David Motton

See other tow car reviews written by David Motton

The expert test team at Practical Caravan magazine review the Honda CR-V 2.2 iDTEC EX and discover that it is a refined, roomy and reliable tow car

Overview

The Honda CR-V is about as sensible as tow cars get. It may not surprise or excite you, but it does just about everything else you might ask of a five-seat SUV. That includes making a stable and reassuring tow car. And we are pleased to report that the new CR-V is far more refined than the outgoing model.

Towing

We had no nervous moments towing with this Honda CR-V 2.2 iDTEC EX, right up to the legal limit (and beyond at the test track). In our emergency lane-change manoeuvre test the Honda gripped well and pulled the caravan (a Swift Expression 514) straight again without fuss.

There is plenty of muscle for towing with this model, thanks to the 2.2-litre diesel engine's 258lb ft of torque.
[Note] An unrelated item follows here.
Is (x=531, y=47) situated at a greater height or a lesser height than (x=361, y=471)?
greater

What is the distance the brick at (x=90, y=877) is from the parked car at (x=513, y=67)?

The Honda pulled the Swift from 30-60mph in a respectable 13.1 seconds. However, the likes of Hyundai and Kia offer more punch for a similar price.

Everyday driving

As a solo drive, this diesel CR-V is competent but not very involving. And while the latest car is more refined than the previous generation offering, there’s still some wheezing from the engine when it is worked hard.

Driver appeal isn’t top of this Honda’s agenda – it’s a bit too grown-up and mature for that. Practicality is more the CR-V’s forte.

Space

Inside this Honda, note that there is no seven-seat option, but the CR-V's cabin is well screwed together. Yes, some rivals offer seven-seat cabins for similar money, but if you don’t need the extra row of seats the Honda is just the job for the school run, family holidays or trips to the tip.

Those travelling in the back of this car have plenty of space to stretch out, and since there’s no transmission hump in the floor, three can get comfortable without kicking each others’ feet.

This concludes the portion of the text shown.